*** Text passage

You are here

html_to_text.inc in Mime Mail 5

File

html_to_text.inc
View source
<?php

/**
 * To generate this file from Drupal 6 mail.inc, delete mimemail_mail and
 * mimemail_mail_send functions.
 */

/**
 * Perform format=flowed soft wrapping for mail (RFC 3676).
 *
 * We use delsp=yes wrapping, but only break non-spaced languages when
 * absolutely necessary to avoid compatibility issues.
 *
 * We deliberately use LF rather than CRLF, see mimemail_mail().
 *
 * @param $text
 *   The plain text to process.
 * @param $indent (optional)
 *   A string to indent the text with. Only '>' characters are repeated on
 *   subsequent wrapped lines. Others are replaced by spaces.
 */
function mimemail_wrap_mail($text, $indent = '') {

  // Convert CRLF into LF.
  $text = str_replace("\r", '', $text);

  // See if soft-wrapping is allowed.
  $clean_indent = _mimemail_html_to_text_clean($indent);
  $soft = strpos($clean_indent, ' ') === FALSE;

  // Check if the string has line breaks.
  if (strpos($text, "\n") !== FALSE) {

    // Remove trailing spaces to make existing breaks hard.
    $text = preg_replace('/ +\\n/m', "\n", $text);

    // Wrap each line at the needed width.
    $lines = explode("\n", $text);
    array_walk($lines, '_mimemail_wrap_mail_line', array(
      'soft' => $soft,
      'length' => strlen($indent),
    ));
    $text = implode("\n", $lines);
  }
  else {

    // Wrap this line.
    _mimemail_wrap_mail_line($text, 0, array(
      'soft' => $soft,
      'length' => strlen($indent),
    ));
  }

  // Empty lines with nothing but spaces.
  $text = preg_replace('/^ +\\n/m', "\n", $text);

  // Space-stuff special lines.
  $text = preg_replace('/^(>| |From)/m', ' $1', $text);

  // Apply indentation. We only include non-'>' indentation on the first line.
  $text = $indent . substr(preg_replace('/^/m', $clean_indent, $text), strlen($indent));
  return $text;
}

/**
 * Transform an HTML string into plain text, preserving the structure of the
 * markup. Useful for preparing the body of a node to be sent by e-mail.
 *
 * The output will be suitable for use as 'format=flowed; delsp=yes' text
 * (RFC 3676) and can be passed directly to mimemail_mail() for sending.
 *
 * We deliberately use LF rather than CRLF, see mimemail_mail().
 *
 * This function provides suitable alternatives for the following tags:
 * <a> <em> <i> <strong> <b> <br> <p> <blockquote> <ul> <ol> <li> <dl> <dt>
 * <dd> <h1> <h2> <h3> <h4> <h5> <h6> <hr>
 *
 * @param $string
 *   The string to be transformed.
 * @param $allowed_tags (optional)
 *   If supplied, a list of tags that will be transformed. If omitted, all
 *   all supported tags are transformed.
 * @return
 *   The transformed string.
 */
function mimemail_html_to_text($string, $allowed_tags = NULL) {

  // Cache list of supported tags.
  static $supported_tags;
  if (empty($supported_tags)) {
    $supported_tags = array(
      'a',
      'em',
      'i',
      'strong',
      'b',
      'br',
      'p',
      'blockquote',
      'ul',
      'ol',
      'li',
      'dl',
      'dt',
      'dd',
      'h1',
      'h2',
      'h3',
      'h4',
      'h5',
      'h6',
      'hr',
    );
  }

  // Make sure only supported tags are kept.

******

Your objective: Resume the Mime Mail html_to_text.inc source code after its final line, "// Make sure only supported tags are kept."

*** Stored data

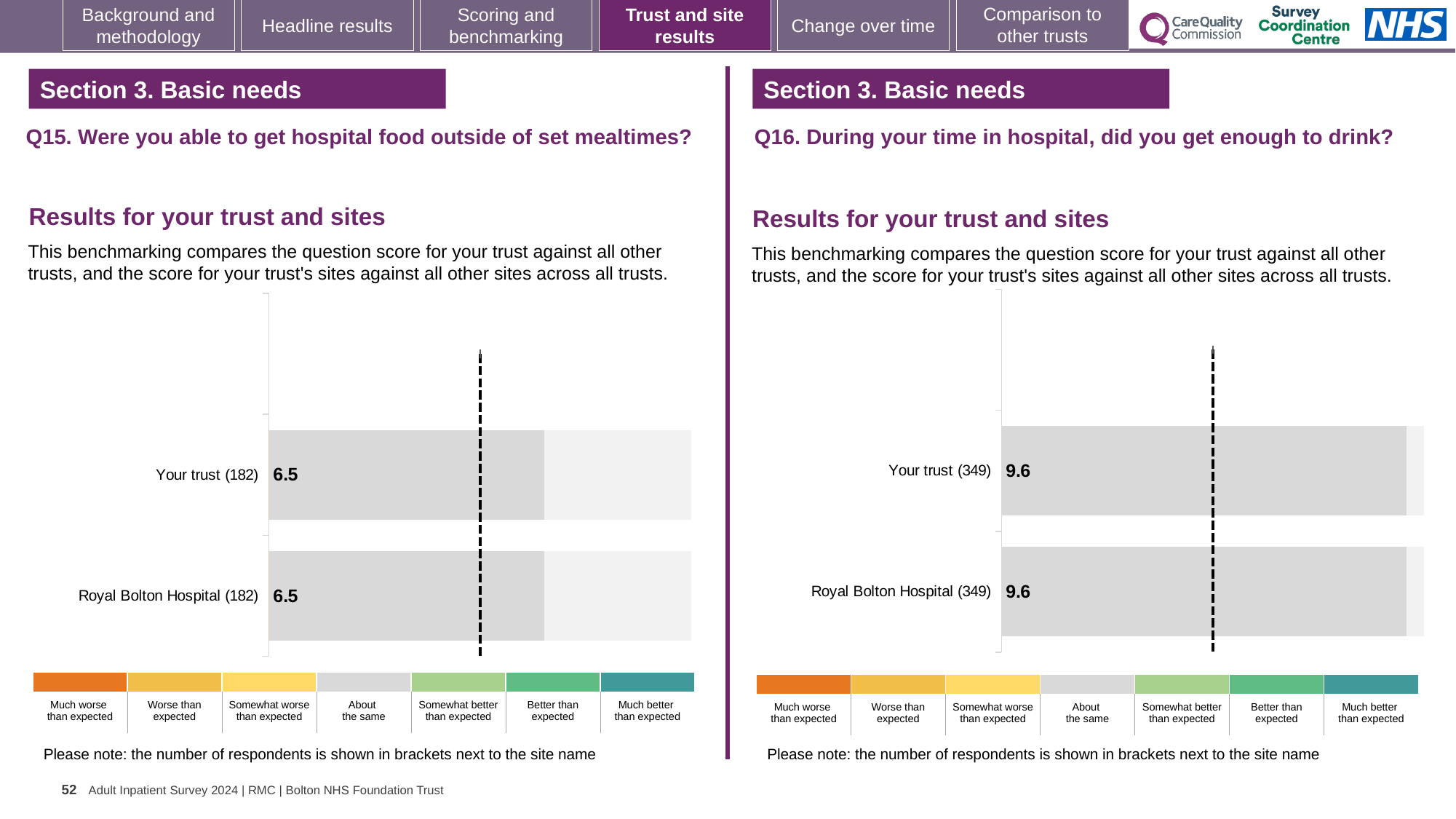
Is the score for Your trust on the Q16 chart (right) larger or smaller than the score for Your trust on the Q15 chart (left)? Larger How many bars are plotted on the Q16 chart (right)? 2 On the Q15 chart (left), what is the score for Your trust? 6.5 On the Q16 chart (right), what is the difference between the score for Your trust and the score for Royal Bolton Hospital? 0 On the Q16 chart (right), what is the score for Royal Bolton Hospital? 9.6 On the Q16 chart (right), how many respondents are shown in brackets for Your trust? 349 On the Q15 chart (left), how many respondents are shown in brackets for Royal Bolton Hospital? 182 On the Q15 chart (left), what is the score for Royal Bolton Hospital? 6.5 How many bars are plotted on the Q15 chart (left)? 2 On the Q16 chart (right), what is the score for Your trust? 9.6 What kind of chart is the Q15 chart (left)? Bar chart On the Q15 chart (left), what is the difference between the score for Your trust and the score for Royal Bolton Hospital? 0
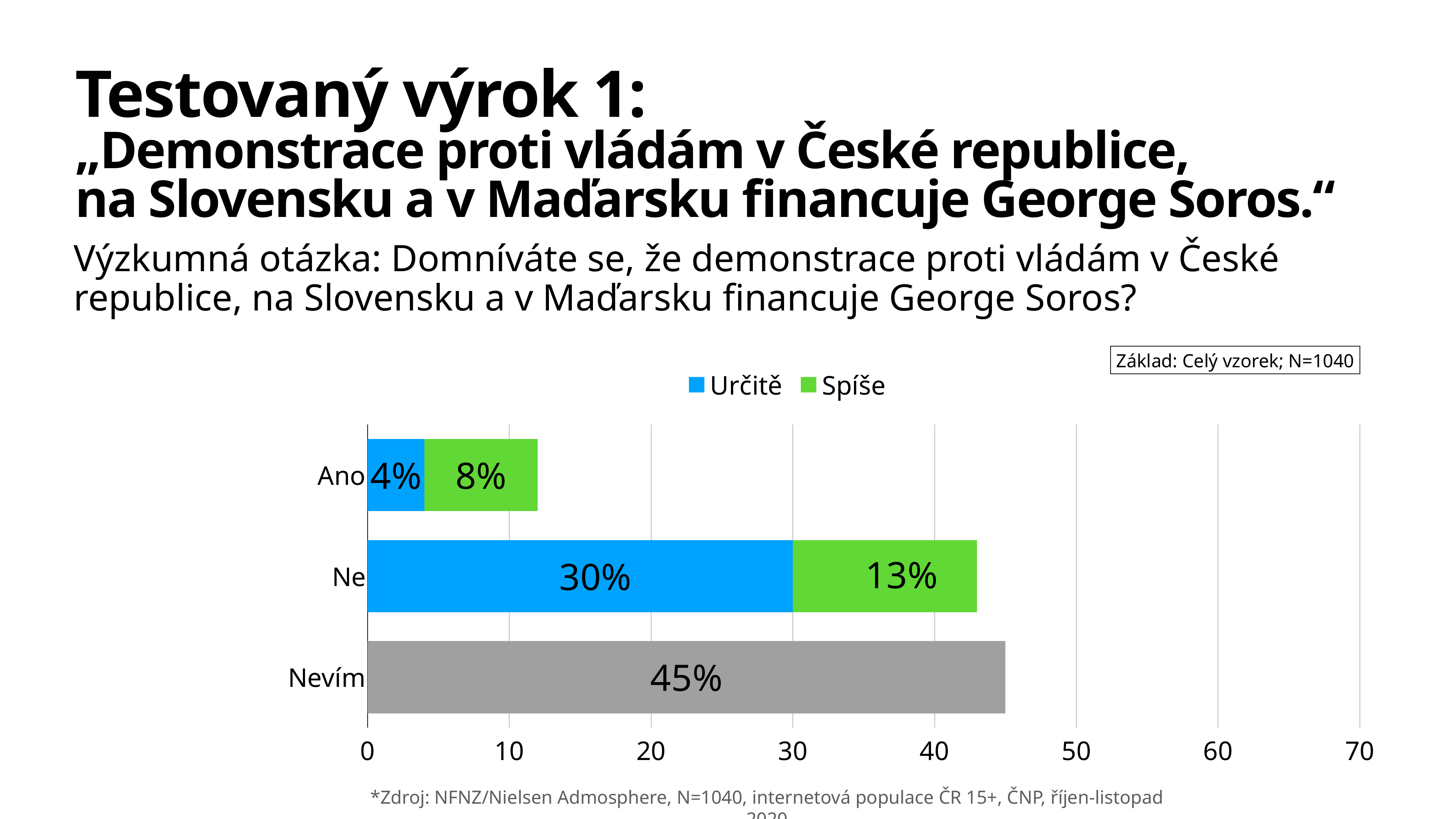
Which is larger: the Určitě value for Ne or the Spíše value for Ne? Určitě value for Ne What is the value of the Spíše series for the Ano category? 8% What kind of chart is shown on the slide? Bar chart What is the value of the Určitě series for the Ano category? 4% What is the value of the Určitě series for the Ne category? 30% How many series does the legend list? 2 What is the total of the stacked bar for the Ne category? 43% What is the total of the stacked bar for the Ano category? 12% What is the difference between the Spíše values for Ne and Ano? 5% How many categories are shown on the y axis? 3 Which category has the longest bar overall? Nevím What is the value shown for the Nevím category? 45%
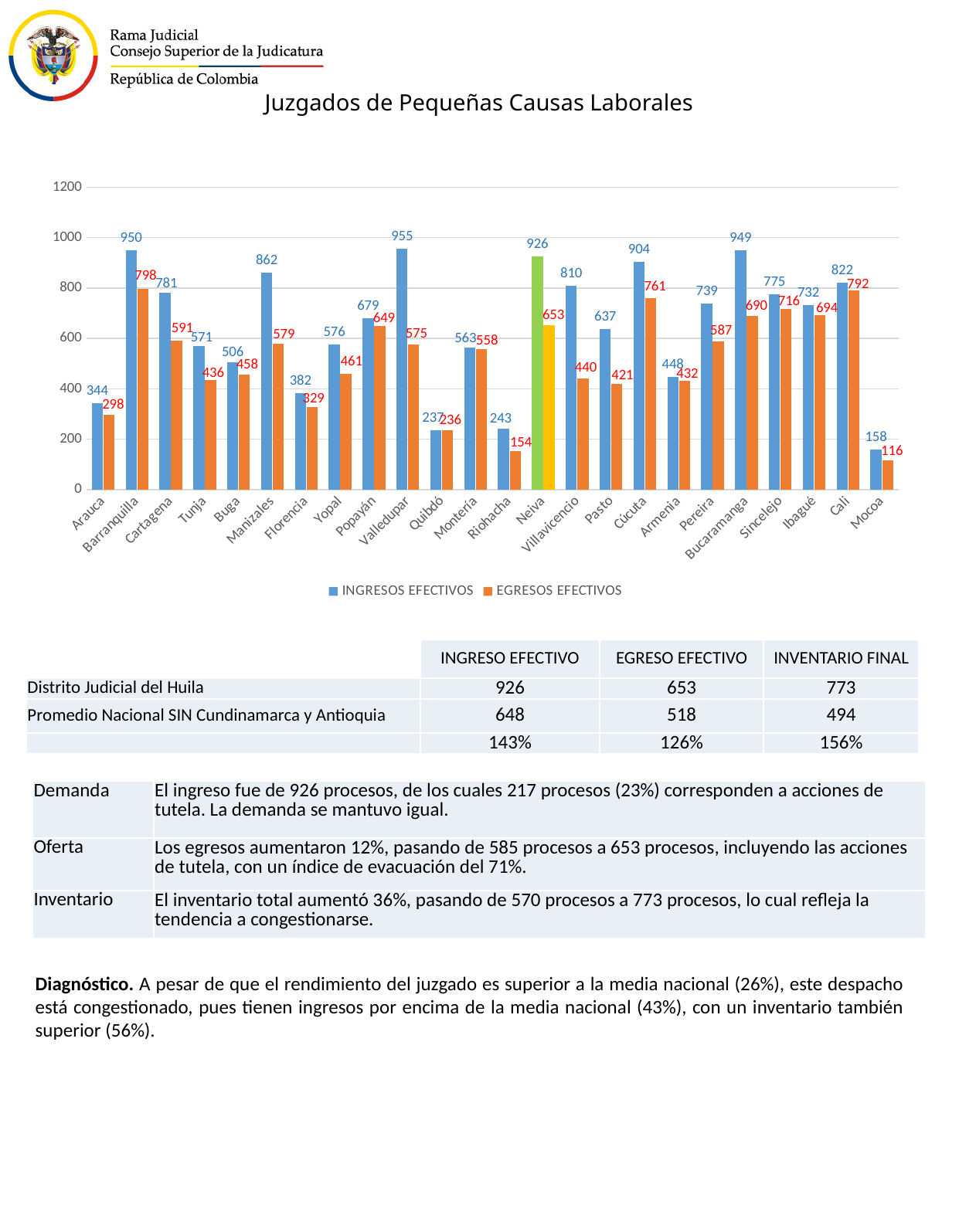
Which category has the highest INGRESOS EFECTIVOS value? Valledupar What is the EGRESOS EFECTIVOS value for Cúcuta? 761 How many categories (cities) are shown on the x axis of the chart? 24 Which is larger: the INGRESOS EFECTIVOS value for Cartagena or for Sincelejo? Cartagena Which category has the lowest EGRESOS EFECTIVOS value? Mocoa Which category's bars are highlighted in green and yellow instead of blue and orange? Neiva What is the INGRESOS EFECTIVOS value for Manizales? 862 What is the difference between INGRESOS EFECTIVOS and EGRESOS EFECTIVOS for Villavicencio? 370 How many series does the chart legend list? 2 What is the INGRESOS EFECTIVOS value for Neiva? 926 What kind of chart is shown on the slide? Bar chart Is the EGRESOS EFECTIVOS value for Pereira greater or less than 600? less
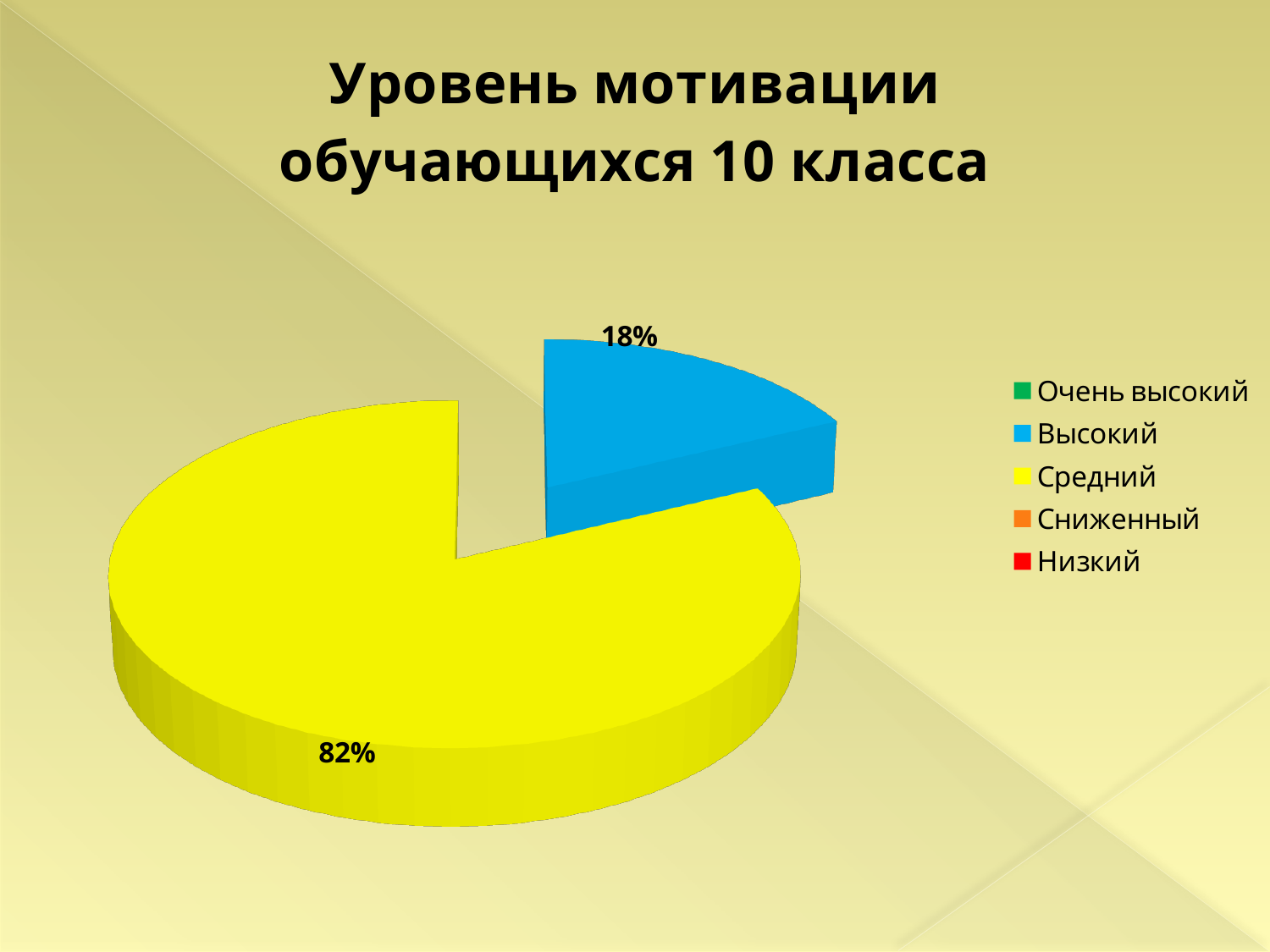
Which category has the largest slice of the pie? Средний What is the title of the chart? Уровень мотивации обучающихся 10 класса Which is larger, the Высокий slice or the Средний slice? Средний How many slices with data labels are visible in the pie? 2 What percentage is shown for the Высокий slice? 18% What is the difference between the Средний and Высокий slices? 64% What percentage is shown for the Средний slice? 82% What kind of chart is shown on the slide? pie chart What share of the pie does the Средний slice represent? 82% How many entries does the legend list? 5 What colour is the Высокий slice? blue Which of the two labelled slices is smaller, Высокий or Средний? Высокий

******

Result of this task:
  $allowed_tags = isset($allowed_tags) ? array_intersect($supported_tags, $allowed_tags) : $supported_tags;

  // Make sure tags, entities and attributes are well-formed and properly nested.
  $string = _mimemail_filter_htmlcorrector(filter_xss($string, $allowed_tags));

  // Apply inline styles.
  $string = preg_replace('!</?(em|i)>!i', '/', $string);
  $string = preg_replace('!</?(strong|b)>!i', '*', $string);

  // Replace inline <a> tags with the text of link and a footnote.
  // 'See <a href="http://mimemail.org">the Drupal site</a>' becomes
  // 'See the Drupal site [1]' with the URL included as a footnote.
  _mimemail_html_to_mail_urls(NULL, TRUE);
  $pattern = '@(<a[^>]+?href="([^"]*)"[^>]*?>(.+?)</a>)@i';
  $string = preg_replace_callback($pattern, '_mimemail_html_to_mail_urls', $string);
  $urls = _mimemail_html_to_mail_urls();
  $footnotes = '';
  if (count($urls)) {
    $footnotes .= "\n";
    for ($i = 0, $max = count($urls); $i < $max; $i++) {
      $footnotes .= '[' . ($i + 1) . '] ' . $urls[$i] . "\n";
    }
  }

  // Split tags from text.
  $split = preg_split('/<([^>]+?)>/', $string, -1, PREG_SPLIT_DELIM_CAPTURE);

  // Note: PHP ensures the array consists of alternating delimiters and literals
  // and begins and ends with a literal (inserting $null as required).
  $tag = FALSE;

  // Odd/even counter (tag or no tag)
  $casing = NULL;

  // Case conversion function
  $output = '';
  $indent = array();

  // All current indentation string chunks
  $lists = array();

  // Array of counters for opened lists
  foreach ($split as $value) {
    $chunk = NULL;

    // Holds a string ready to be formatted and output.
    // Process HTML tags (but don't output any literally).
    if ($tag) {
      list($tagname) = explode(' ', strtolower($value), 2);
      switch ($tagname) {

        // List counters
        case 'ul':
          array_unshift($lists, '*');
          break;
        case 'ol':
          array_unshift($lists, 1);
          break;
        case '/ul':
        case '/ol':
          array_shift($lists);
          $chunk = '';

          // Ensure blank new-line.
          break;

        // Quotation/list markers, non-fancy headers
        case 'blockquote':

          // Format=flowed indentation cannot be mixed with lists.
          $indent[] = count($lists) ? ' "' : '>';
          break;
        case 'li':
          $indent[] = is_numeric($lists[0]) ? ' ' . $lists[0]++ . ') ' : ' * ';
          break;
        case 'dd':
          $indent[] = '    ';
          break;
        case 'h3':
          $indent[] = '.... ';
          break;
        case 'h4':
          $indent[] = '.. ';
          break;
        case '/blockquote':
          if (count($lists)) {

            // Append closing quote for inline quotes (immediately).
            $output = rtrim($output, "> \n") . "\"\n";
            $chunk = '';

            // Ensure blank new-line.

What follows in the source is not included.